[Short text fragments from websites]
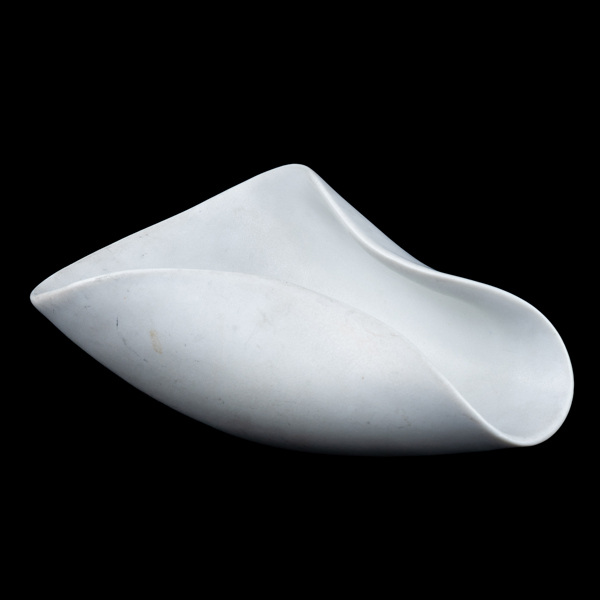 STIG LINDBERG, skål, "Veckla ", stengods, Gustavsberg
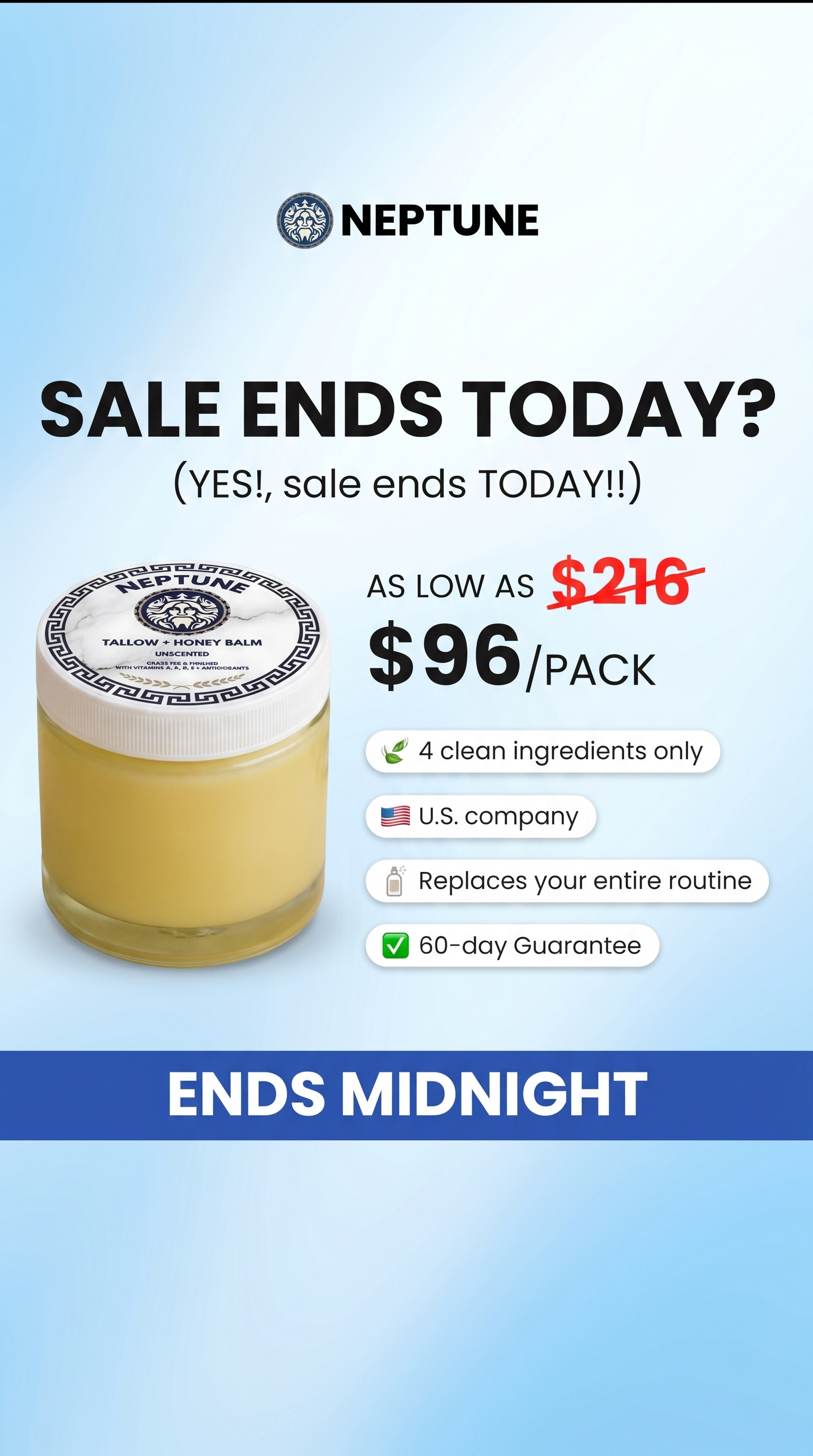 Neptune Health Facebook ad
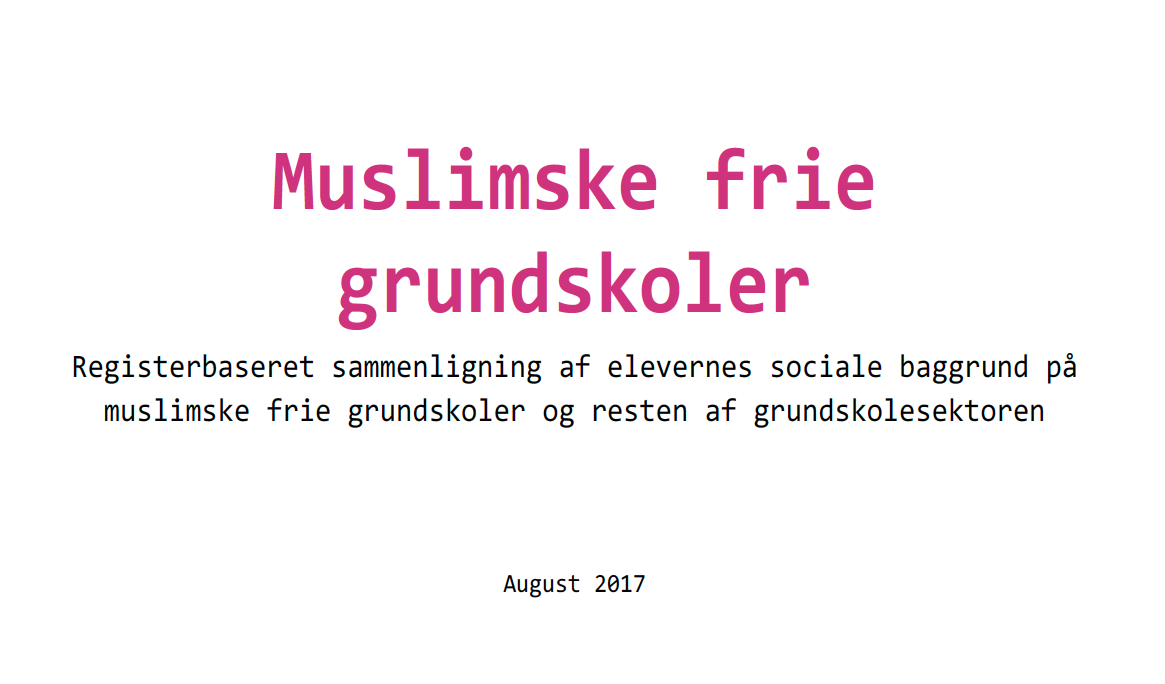 Muslimske riskoler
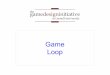 Game Loop - Cornell University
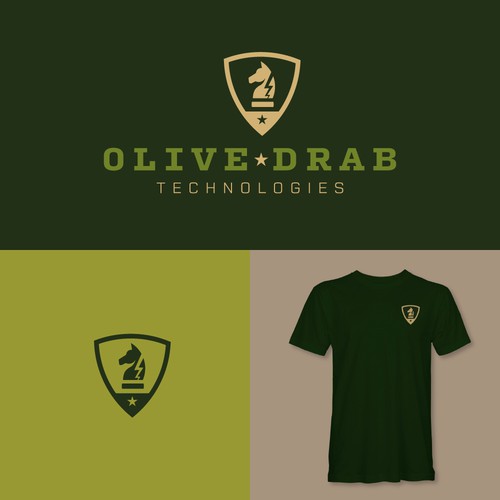 Olive Drab Design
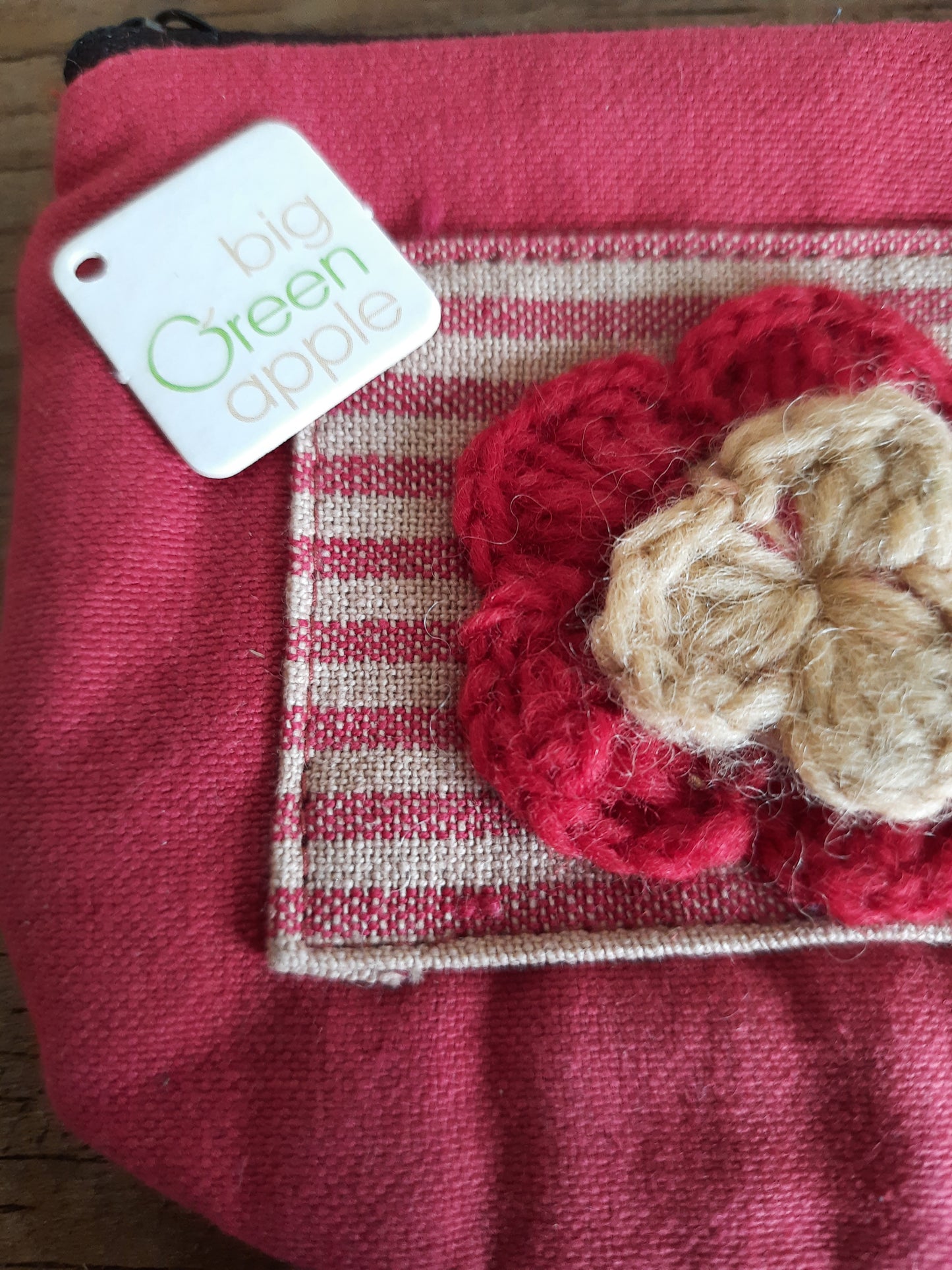 Fair Trade Purse | Flowery Red | Eco Friendly Companies | Ethical Shopping | Gift Ideas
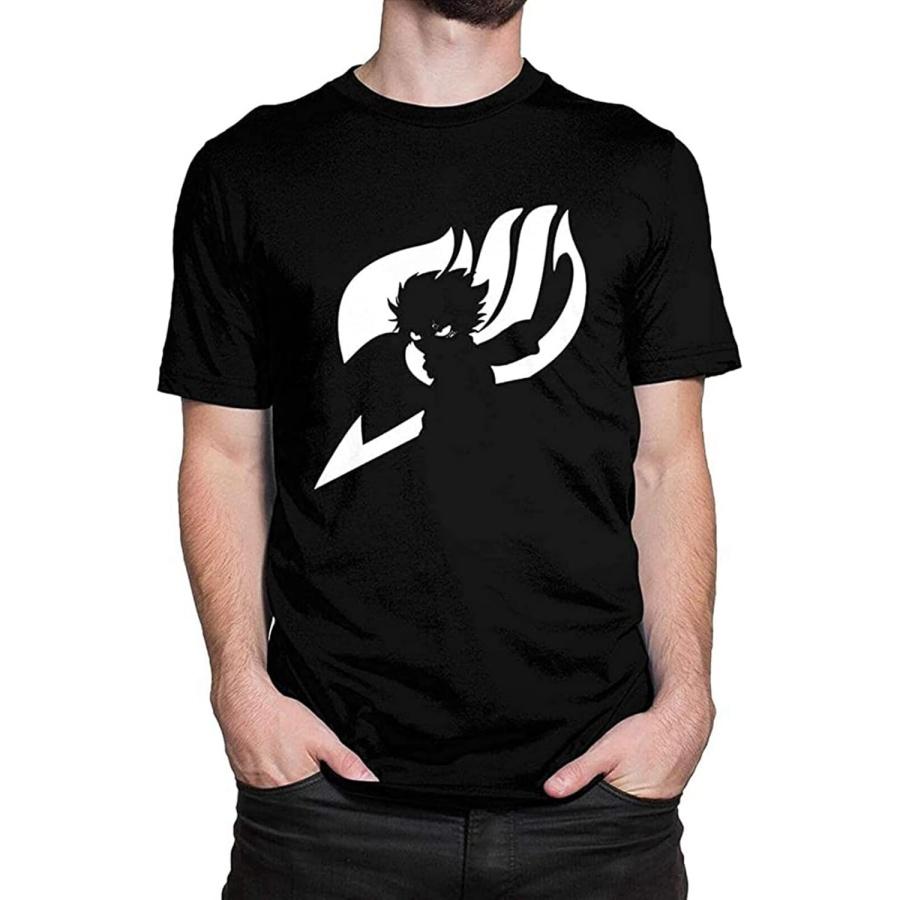 Новая мужская футболка UUS HOMME Fairy Tail, Новинка, с коротким рукавом для мужчин S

→ **ASSIGNMENT**
Take the line that contains "Fair Trade Purse" and every line after it down to the last line of the entries above, and output them exactly, with nothing else and no pictures.

→ **EXERCISE SOLUTION**
 Fair Trade Purse | Flowery Red | Eco Friendly Companies | Ethical Shopping | Gift Ideas
 Новая мужская футболка UUS HOMME Fairy Tail, Новинка, с коротким рукавом для мужчин S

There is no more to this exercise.